- Born: 1 August 1921
- Died: 30 December 1995 (aged 74)
- Occupations: Theologian, author

= Joyce Baldwin =

British biblical scholar (1921–1995)

Joyce G. Baldwin (1 August 1921 – 30 December 1995) was a British evangelical biblical scholar and theological educator who became one of the leading women in the field of biblical scholarship in her day. At a time when the Church of England did not ordain women to any of its orders (deacon, priest or bishop), she championed the cause of women's ministry through influential writing, teaching and practical example.

==Biography==
Joyce Baldwin was born in Essex, but her family later moved to Nottingham. She studied at Mundella Grammar School and the University of Nottingham. Baldwin began her professional career as a teacher of modern languages in Lancashire, England. In 1947 she trained for ministry with the China Inland Mission, gaining a diploma in theology from the University of London whilst studying for missionary service at the recently formed London Bible College. In 1949, she travelled to China, joining the CIM language school in Chongqing. Her missionary service was curtailed by communist restrictions, which forced CIM to withdraw its overseas missionaries. She left China in 1951, seriously ill with dysentery. This illness led to her being unable to recommence missionary service again. Instead, she became a lecturer at Dalton House in Bristol (a training college for women missionaries and Anglican parish workers), which led to her lifelong career as a teacher of Old Testament, along with Philosophy and Ethics. She swiftly attained her degree in divinity, eventually becoming Vice-Principal and then Principal of Dalton House.

□ □ □ □

** Exercise prompt **
According to the Joyce Baldwin biography, in which city was the CIM language school she joined in 1949? The material that follows comes from a separate source unrelated to the Joyce Baldwin biography.

** Entries provided **
□ □ □ □

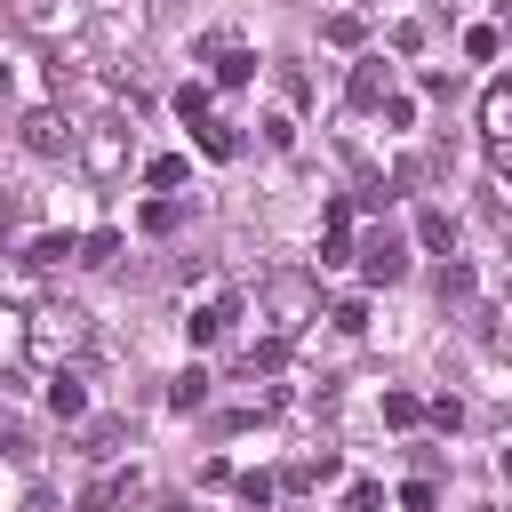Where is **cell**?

□ □ □ □

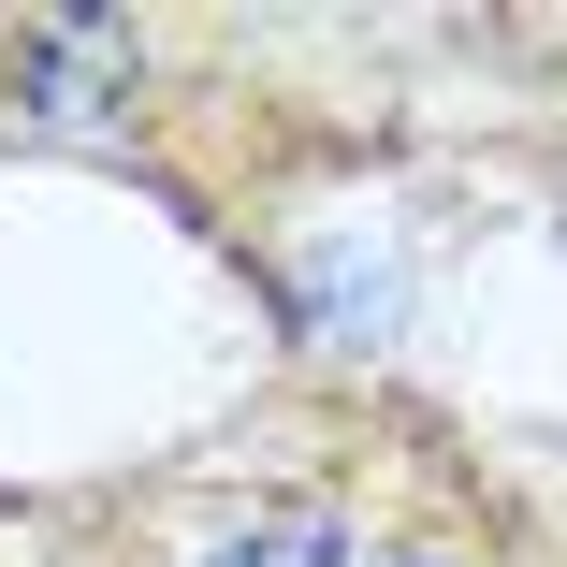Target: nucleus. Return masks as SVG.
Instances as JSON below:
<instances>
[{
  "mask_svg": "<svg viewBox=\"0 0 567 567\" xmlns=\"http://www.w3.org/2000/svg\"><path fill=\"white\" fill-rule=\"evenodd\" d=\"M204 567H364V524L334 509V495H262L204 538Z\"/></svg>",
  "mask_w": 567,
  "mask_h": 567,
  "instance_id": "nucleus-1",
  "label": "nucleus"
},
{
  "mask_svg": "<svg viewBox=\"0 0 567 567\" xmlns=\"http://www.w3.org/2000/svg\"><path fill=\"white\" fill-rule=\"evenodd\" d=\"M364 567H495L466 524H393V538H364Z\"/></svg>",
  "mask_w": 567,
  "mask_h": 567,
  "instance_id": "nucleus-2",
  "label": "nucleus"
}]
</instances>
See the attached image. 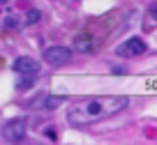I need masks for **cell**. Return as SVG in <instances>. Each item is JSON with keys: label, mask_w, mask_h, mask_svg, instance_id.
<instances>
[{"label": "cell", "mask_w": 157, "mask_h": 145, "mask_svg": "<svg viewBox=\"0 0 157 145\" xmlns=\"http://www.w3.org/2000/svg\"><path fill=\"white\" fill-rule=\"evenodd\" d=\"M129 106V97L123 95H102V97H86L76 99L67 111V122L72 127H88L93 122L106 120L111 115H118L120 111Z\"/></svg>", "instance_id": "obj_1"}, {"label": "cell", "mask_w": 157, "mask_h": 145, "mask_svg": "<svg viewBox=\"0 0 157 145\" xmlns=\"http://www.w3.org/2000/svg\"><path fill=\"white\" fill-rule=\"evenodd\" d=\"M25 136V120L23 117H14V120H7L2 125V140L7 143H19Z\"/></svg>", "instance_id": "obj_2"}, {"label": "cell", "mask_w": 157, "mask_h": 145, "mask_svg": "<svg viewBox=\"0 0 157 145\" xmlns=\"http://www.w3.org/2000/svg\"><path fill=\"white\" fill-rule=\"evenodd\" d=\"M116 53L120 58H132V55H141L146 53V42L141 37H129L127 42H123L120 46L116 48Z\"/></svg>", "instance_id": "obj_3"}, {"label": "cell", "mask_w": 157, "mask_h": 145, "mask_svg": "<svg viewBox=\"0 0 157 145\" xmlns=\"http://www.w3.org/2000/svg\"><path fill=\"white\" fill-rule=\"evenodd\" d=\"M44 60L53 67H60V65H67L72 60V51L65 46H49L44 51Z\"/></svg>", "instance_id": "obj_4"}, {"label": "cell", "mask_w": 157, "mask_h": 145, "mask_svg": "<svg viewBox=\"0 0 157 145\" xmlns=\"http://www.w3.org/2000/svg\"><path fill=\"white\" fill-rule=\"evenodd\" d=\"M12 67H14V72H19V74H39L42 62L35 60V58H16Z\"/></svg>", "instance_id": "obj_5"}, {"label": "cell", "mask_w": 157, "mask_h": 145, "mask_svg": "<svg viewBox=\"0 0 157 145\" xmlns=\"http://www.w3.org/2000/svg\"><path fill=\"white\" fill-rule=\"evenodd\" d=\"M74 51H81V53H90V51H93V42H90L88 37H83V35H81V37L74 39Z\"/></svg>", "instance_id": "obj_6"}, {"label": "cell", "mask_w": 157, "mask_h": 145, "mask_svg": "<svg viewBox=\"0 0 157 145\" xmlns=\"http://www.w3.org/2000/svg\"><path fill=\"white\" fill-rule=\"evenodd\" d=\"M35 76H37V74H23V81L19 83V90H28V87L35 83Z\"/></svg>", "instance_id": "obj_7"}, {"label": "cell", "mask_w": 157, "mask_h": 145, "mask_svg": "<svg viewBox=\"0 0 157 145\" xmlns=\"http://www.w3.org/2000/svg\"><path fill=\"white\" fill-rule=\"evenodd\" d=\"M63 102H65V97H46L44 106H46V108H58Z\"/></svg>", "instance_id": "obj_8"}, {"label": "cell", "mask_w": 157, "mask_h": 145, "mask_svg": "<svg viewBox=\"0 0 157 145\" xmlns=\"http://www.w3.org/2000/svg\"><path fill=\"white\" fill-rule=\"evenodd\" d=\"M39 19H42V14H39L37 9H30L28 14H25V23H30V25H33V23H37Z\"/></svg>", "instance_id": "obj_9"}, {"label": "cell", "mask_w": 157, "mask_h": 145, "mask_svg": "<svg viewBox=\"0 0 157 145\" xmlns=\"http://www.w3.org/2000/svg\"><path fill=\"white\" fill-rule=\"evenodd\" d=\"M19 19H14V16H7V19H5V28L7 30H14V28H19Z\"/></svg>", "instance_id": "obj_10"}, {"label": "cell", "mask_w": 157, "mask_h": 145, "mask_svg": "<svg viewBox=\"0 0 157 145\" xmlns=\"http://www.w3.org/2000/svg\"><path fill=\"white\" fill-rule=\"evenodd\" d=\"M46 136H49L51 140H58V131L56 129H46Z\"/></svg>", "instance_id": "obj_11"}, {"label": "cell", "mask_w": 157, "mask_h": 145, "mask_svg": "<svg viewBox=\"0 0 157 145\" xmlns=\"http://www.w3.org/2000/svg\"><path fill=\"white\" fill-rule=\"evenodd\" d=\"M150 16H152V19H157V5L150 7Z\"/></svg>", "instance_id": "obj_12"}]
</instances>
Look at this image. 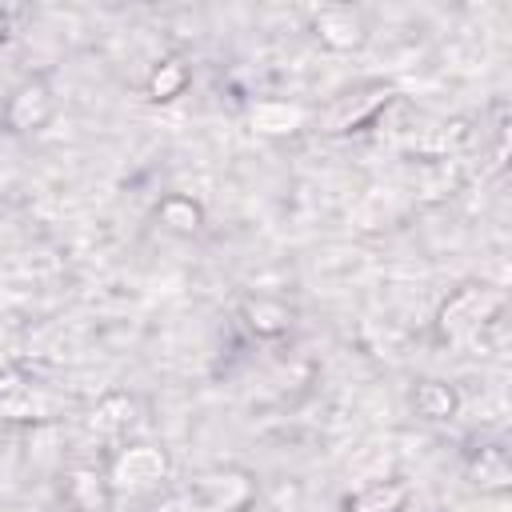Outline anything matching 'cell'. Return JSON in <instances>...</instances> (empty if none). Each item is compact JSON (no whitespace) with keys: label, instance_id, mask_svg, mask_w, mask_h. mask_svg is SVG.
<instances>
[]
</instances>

□ □ □ □

** Response below **
Chongqing.